Persistent, Dr. Shakur managed to open a new clinic in Harlem by the name of BAANA (Black Acupuncture Advisory Association of North America), but with the lack of government funds, the clinic was not as accessible and allowed some people to return to the streets.

In 1986, Dr. Shakur was arrested and charged with 60 years in prison for his involvement in the 1981 robbery of a Brinks armored truck in which $1.6 million was stolen in cash and resulted in the death of two officers in Nanuet, New York. Under the RICO (Racketeer Influenced and Corrupt Organizations) Act, clients and some people associated with Dr. Shakur and BAAANA also became targets, despite little to no evidence. Identified as the ringleader of this robbery and even placed on the FBI’s Ten Most Wanted Fugitives at one point, Dr. Shakur is still in prison now despite financial backing and support for his case.

“I hope the film will reframe the idea of criminals in the U.S and also help people understand the criminalization of drugs and political prisoners,” says Donovan.

Unlike other films that use minimal archival footage as a peek into the past, Dope is Death is dominated by striking footage from the ’60s and ’70s.

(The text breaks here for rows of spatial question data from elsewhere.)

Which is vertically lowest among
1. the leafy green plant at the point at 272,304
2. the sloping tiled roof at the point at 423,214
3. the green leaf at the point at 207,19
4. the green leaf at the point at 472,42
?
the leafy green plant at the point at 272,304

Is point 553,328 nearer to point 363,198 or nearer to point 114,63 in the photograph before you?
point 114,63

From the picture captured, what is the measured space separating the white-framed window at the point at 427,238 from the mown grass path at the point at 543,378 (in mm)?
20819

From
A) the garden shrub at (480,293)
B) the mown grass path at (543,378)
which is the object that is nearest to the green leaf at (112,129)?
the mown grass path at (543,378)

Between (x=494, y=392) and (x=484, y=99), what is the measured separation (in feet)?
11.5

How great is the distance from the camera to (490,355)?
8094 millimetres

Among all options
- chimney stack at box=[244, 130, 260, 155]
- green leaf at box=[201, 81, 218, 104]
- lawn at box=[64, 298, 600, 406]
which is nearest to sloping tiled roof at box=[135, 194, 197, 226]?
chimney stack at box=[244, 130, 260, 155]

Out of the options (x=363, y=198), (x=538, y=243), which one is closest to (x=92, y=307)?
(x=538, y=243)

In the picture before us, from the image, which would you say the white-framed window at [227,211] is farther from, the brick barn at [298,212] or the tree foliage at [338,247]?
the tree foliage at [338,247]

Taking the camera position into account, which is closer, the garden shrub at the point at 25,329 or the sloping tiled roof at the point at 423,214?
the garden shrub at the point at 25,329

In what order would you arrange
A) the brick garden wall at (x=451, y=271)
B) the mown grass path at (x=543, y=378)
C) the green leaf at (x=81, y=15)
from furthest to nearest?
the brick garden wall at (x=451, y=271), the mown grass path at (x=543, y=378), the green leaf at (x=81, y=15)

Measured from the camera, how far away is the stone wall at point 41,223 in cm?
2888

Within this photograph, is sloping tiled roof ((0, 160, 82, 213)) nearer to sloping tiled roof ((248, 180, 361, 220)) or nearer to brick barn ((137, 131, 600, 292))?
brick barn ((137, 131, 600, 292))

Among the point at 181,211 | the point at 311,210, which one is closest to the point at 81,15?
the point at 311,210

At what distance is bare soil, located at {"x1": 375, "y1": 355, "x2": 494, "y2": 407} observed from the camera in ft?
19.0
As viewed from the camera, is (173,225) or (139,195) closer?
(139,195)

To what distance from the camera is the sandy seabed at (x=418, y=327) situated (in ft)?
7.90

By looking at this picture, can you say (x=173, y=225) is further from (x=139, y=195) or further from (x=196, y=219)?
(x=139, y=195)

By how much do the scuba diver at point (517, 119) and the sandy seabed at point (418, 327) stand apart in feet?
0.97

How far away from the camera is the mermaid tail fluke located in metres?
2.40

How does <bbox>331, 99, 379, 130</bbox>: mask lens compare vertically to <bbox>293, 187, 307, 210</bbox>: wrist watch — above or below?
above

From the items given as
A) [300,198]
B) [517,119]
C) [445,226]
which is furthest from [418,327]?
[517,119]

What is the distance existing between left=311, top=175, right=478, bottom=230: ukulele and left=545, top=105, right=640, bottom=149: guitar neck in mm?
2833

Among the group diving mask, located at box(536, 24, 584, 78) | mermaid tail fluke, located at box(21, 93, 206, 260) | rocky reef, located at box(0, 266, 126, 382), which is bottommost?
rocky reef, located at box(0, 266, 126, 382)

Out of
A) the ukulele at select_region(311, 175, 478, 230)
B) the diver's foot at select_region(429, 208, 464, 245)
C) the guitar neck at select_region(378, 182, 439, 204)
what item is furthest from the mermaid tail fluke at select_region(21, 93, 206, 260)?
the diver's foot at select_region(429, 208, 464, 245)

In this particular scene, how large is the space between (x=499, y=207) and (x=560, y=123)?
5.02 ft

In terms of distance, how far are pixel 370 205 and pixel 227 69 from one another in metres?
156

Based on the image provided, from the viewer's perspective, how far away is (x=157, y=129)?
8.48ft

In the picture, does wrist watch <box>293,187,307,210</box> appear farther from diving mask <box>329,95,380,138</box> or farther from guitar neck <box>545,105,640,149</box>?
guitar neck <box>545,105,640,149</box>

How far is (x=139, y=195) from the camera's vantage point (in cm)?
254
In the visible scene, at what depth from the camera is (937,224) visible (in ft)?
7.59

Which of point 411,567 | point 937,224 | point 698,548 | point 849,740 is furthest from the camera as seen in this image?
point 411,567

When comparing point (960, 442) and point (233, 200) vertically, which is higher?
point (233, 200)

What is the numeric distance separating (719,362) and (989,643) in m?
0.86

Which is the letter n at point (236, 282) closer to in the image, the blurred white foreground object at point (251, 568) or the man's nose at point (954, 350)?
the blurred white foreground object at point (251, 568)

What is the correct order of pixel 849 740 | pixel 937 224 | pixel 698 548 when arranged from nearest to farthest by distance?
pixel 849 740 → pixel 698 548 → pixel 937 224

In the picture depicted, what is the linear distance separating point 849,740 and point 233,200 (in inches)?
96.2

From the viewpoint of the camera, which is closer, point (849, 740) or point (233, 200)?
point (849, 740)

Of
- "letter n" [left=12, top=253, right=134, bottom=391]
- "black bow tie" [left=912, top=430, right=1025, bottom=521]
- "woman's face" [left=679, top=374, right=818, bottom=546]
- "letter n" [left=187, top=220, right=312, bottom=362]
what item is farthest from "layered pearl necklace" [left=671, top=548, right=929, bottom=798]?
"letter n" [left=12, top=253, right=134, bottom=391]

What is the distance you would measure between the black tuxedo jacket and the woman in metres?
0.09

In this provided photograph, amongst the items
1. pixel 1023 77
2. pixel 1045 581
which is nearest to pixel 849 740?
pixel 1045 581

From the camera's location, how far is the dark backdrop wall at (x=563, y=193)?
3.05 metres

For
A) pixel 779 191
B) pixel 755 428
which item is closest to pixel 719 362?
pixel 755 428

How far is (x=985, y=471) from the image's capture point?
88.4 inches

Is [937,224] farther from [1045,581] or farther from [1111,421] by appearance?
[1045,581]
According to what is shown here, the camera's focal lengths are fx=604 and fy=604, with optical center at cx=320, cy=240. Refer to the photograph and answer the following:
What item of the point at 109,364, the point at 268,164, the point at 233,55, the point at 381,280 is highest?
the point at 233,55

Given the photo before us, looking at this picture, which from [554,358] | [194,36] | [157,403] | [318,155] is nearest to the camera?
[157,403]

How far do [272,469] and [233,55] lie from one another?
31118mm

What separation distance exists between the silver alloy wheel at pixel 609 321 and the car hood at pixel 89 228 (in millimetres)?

That being said, this film is not just a reflection of the past, it is something that has not changed according to Donovan. “Access to good health care is still a huge problem. We see that with COVID-19. I was reading in the New York Times that in some states Black Americans are dying six to seven times more than white people,” she observes.

Donovan found it hard to address the long and layered history of systemic racism in North America in her film and feels there is more to the story. “I’m just revealing the tip of the iceberg. There is so much more that needs to be told.” Despite this, she learned valuable lessons throughout the process.

“Throughout making this, I learned that my position as a white director and person is to listen and not take as much space. That we need to educate ourselves, listen more and stand in solidarity.”

Dope Is Death screens at Hot Docs’ online festival. and DOXA Festival.

Dina Lobo is a Toronto-based journalist and emerging filmmaker currently doing a Master of Fine Arts in Documentary Media at Ryerson University. In 2016, her first film SIXTEEN was selected to be part of the Atlantic Film Festival.